About this exercise
In the listing below, how many lines contain the string "meta"? Reply with the number alone.

Given records

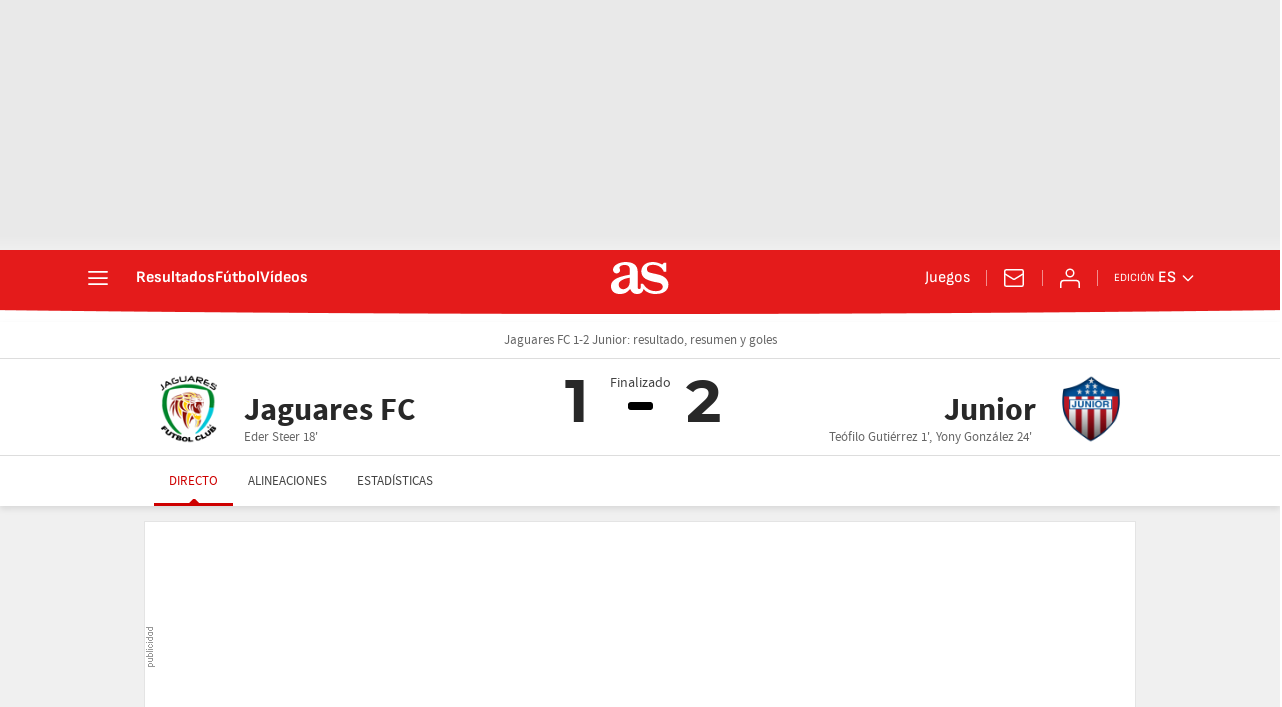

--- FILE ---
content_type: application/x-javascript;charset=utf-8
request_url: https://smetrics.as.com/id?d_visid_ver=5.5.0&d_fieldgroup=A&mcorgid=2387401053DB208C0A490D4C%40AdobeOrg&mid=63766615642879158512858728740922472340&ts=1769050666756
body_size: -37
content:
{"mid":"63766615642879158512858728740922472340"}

---

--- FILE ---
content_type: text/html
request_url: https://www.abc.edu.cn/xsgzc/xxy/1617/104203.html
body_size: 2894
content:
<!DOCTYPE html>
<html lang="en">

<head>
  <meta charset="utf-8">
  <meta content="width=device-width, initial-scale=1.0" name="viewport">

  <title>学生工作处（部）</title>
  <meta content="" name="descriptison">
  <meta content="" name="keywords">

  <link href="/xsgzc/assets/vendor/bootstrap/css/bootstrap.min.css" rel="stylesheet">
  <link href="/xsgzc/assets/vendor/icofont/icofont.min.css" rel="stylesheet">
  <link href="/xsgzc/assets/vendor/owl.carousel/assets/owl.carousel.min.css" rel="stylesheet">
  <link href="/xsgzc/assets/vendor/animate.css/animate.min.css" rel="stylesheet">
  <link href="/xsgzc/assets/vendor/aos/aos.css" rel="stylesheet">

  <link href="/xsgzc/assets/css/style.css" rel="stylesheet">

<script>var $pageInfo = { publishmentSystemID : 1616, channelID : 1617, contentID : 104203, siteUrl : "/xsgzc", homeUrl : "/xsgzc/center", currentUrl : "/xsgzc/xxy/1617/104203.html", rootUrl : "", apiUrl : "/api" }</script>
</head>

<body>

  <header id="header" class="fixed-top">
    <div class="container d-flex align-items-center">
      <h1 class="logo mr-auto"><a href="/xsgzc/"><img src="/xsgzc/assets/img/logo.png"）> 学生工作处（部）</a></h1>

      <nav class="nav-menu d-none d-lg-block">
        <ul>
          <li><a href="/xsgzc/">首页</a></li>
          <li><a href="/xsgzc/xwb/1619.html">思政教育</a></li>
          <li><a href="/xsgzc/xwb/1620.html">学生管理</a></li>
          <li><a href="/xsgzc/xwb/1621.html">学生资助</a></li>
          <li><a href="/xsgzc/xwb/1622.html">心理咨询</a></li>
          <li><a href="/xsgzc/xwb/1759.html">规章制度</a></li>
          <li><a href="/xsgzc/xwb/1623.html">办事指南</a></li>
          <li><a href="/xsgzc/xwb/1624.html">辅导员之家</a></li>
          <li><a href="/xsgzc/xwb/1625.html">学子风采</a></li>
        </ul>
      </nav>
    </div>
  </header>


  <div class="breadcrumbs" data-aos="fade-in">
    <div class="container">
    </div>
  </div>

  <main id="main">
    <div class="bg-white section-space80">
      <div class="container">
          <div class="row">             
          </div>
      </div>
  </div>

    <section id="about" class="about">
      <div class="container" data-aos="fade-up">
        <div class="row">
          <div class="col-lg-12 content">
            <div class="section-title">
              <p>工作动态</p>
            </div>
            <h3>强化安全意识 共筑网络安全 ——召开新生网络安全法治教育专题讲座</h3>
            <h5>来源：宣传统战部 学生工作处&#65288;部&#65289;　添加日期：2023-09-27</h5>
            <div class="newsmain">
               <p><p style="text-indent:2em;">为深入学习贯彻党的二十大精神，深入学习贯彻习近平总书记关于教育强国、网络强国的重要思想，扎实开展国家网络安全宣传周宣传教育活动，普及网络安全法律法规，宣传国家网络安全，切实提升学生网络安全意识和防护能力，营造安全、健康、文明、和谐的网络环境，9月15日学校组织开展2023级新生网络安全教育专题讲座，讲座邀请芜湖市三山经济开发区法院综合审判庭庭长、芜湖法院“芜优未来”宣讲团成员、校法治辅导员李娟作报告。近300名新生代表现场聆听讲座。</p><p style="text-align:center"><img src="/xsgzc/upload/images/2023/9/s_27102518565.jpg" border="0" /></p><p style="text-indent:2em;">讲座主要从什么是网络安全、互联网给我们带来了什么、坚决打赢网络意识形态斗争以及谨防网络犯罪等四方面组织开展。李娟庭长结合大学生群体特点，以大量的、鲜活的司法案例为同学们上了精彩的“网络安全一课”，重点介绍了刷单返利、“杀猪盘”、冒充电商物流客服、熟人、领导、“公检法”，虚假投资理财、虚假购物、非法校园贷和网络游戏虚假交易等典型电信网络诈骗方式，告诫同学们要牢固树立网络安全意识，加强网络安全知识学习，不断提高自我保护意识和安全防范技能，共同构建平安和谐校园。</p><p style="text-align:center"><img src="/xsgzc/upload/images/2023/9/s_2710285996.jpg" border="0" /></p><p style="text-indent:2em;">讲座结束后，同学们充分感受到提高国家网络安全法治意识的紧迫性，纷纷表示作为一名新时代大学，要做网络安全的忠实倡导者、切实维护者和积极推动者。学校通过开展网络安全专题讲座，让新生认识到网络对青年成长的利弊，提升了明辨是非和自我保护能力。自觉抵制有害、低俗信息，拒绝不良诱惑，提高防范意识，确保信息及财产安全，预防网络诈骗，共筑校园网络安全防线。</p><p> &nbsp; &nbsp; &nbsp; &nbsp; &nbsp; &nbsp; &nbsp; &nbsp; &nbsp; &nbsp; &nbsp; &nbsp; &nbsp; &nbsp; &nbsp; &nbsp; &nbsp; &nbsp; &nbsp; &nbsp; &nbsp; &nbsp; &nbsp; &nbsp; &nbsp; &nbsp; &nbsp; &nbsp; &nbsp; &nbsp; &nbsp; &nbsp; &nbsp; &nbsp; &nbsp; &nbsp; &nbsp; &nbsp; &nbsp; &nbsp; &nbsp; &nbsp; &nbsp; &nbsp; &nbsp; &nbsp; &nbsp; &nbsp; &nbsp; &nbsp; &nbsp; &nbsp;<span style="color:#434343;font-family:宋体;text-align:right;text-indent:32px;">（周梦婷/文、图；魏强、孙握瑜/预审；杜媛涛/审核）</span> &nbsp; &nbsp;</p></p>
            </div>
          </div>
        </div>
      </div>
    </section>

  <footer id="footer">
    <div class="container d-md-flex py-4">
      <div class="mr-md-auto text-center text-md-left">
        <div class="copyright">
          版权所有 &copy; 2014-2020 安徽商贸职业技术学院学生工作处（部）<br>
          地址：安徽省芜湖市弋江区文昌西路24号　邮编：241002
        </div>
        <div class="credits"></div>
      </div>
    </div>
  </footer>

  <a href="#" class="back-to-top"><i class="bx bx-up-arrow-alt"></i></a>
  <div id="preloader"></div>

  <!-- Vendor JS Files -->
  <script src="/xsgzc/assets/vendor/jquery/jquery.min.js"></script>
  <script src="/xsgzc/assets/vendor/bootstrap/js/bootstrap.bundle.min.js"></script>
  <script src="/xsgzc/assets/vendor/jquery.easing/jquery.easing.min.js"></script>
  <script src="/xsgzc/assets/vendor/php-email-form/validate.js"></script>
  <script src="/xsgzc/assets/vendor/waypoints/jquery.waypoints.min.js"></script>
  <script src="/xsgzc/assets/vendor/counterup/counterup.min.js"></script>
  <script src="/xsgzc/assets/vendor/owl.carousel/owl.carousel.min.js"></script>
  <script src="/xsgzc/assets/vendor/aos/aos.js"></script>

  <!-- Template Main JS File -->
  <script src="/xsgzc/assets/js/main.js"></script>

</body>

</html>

Result of the exercise
4